FGFR signaling has been implicated in a variety of human cancers. FGFR pathway inhibition as a therapeutic strategy remains an area of active investigation, including in ongoing and recently completed clinical trials of FGFR inhibitors in brain tumors (e.g., NCT01975701, NCT028224133, NCT02052778, and NCT01948297). Other inhibitors of FGFR3 and F3T3 have also been tested in preclinical models and in trials in other tumor types, especially urothelial carcinoma and cholangiocarcinoma, for which therapeutics such as erdafitinib, rogaratinib, infigratinib, and the monoclonal antibody vofatamab have shown promise [12]. Recent research has also demonstrated that F3T3-positive tumors are characterized by mitochondrial activation, and that these tumors may be particularly susceptible to inhibitors of mitochondrial respiration and oxidative metabolism, highlighting this pathway as another potential therapeutic opportunity [20]. Aside from FGFR3, there is also interest in inhibiting TACC3, including with the potent new TACC3-targeting agent BO-264, which significantly inhibited the growth of cells harboring F3T3 fusions in a preclinical model [1].

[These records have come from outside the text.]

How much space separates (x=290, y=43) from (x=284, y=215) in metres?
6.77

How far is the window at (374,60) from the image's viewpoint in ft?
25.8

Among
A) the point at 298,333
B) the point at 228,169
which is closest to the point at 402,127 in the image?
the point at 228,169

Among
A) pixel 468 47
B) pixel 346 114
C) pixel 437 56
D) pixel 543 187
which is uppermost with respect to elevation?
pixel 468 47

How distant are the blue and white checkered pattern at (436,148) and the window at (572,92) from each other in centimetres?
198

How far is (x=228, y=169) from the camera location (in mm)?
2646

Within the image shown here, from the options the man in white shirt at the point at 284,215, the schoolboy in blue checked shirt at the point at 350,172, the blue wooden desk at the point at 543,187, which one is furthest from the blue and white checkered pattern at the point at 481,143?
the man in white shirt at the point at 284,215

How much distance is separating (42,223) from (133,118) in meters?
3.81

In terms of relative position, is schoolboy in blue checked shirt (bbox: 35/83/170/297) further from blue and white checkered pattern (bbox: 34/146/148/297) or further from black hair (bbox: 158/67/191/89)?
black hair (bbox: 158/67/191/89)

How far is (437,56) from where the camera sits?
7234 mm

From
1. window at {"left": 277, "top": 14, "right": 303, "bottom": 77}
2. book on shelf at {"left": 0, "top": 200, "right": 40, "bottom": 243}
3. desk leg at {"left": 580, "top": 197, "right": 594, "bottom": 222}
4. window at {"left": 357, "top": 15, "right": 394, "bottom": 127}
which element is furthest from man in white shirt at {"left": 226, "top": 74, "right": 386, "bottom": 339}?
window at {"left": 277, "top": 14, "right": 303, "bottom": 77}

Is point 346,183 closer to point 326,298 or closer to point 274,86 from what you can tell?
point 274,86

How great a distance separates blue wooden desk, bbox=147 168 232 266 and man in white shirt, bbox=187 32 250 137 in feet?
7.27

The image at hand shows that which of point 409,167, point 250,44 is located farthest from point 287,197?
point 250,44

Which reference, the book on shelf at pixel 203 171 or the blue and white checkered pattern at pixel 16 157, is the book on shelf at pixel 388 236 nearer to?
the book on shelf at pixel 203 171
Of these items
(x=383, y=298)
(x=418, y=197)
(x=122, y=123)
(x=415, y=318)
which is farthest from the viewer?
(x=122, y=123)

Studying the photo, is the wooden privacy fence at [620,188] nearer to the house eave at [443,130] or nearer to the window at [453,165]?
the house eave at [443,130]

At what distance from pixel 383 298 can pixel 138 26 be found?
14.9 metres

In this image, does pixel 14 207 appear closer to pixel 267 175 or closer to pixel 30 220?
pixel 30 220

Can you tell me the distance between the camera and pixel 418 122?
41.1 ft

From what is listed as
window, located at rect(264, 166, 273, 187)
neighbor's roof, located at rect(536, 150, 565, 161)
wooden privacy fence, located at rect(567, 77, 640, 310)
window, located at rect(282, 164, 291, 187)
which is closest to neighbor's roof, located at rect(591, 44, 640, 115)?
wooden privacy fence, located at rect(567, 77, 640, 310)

This study has limitations. Although 906 cases were sequenced, only 137 underwent methylation array analysis. Also, an insufficient number of F3T3-positive patients in this cohort received F3T3-specific targeted therapy to evaluate the potential efficacy of such an approach, the determination of which awaits future clinical trials. Last, detailed treatment information was not available for all F3T3-wildtype patients, thus chemoradiotherapy treatment status was not adjusted for in the Cox proportional hazards regression models.

In conclusion, approximately 4% of IDH-wildtype GBMs in this study harbored potentially targetable F3T3 fusions. While their clinical and molecular characteristics were largely in keeping with other IDH-wildtype GBMs, they demonstrated characteristic associated mutational, copy-number, and methylation profiles, and patients with F3T3-positive tumors had clinical outcomes slightly better than patients with F3T3-wildtype tumors. F3T3-positivity was predominantly mutually exclusive with other RTK drivers, and F3T3-wildtype tumors were enriched for mutations in TP53. As histologic features lack specificity for identifying F3T3-positive tumors, comprehensive NGS and methylation analysis should be considered for all IDH-wildtype GBMs to identify patients for potential clinical trial enrollment and targeted treatment.